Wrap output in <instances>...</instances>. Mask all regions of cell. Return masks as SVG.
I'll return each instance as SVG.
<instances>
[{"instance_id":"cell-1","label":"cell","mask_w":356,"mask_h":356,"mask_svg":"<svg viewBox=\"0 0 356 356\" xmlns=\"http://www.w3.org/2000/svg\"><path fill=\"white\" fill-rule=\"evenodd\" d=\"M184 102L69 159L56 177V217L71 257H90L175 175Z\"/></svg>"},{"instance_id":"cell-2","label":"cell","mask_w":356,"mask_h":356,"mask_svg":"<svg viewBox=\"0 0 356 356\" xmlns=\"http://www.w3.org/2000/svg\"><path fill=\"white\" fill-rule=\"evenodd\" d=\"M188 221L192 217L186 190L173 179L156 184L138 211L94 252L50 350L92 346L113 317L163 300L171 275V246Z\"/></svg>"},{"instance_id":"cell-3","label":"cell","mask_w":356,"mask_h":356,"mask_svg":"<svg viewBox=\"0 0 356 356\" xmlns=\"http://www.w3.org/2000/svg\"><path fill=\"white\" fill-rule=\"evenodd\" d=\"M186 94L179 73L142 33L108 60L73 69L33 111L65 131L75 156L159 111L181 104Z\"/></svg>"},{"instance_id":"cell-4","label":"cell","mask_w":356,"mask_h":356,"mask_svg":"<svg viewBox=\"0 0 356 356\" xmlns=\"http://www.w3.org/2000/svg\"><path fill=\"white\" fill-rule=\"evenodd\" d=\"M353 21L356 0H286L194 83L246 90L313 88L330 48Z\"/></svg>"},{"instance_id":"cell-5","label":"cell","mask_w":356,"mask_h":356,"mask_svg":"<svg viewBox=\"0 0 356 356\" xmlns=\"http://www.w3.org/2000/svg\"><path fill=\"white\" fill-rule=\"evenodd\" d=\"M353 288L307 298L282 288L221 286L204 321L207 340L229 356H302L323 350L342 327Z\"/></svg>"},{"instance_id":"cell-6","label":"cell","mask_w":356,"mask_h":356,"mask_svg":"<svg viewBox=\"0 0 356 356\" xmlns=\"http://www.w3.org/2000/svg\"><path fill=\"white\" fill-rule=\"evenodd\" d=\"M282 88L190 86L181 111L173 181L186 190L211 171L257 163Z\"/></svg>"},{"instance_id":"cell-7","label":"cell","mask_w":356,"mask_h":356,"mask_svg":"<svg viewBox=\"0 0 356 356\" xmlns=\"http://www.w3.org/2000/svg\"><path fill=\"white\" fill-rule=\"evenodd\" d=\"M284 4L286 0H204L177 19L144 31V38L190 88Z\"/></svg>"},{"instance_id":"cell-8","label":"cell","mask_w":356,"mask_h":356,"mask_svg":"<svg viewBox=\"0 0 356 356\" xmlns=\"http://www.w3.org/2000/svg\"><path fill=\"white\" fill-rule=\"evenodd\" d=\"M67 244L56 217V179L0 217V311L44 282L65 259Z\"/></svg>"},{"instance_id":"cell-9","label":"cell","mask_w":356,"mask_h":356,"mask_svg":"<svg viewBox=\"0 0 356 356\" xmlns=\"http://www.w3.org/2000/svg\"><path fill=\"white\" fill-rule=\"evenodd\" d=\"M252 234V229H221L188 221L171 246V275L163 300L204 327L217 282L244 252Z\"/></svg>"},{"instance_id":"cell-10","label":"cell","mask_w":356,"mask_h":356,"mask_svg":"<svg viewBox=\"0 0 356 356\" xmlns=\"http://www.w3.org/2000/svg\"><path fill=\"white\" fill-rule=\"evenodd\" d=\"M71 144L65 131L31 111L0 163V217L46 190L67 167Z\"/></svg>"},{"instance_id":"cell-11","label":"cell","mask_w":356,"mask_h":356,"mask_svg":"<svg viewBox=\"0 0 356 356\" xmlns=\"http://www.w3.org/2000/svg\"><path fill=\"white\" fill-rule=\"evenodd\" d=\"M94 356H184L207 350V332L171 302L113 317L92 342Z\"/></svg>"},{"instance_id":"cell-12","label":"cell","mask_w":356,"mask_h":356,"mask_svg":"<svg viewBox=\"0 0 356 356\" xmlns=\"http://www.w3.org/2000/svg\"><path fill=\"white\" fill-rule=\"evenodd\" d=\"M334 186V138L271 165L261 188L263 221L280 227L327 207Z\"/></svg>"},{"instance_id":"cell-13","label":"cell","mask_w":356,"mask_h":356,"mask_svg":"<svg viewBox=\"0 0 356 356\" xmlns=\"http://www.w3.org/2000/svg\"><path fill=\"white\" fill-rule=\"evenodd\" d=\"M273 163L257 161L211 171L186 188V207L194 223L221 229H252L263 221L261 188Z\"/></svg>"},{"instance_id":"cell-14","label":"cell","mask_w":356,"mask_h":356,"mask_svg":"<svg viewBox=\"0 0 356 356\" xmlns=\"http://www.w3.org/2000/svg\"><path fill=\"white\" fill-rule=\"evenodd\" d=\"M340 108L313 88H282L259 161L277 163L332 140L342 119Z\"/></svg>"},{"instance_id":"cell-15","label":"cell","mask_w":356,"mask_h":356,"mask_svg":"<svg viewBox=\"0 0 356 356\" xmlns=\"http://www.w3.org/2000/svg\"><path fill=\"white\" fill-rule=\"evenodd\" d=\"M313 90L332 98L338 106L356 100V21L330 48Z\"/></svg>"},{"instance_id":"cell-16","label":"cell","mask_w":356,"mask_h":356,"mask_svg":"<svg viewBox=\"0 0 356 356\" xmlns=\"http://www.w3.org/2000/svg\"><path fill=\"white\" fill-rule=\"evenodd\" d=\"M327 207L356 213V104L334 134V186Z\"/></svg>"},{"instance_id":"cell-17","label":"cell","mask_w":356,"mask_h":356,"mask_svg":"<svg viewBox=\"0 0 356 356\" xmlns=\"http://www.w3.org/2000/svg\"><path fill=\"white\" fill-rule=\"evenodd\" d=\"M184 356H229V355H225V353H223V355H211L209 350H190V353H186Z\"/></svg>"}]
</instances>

********

Problem to work on |
How many lines of the material contain the string "instances"? Give only the number.

Exercise solution |
3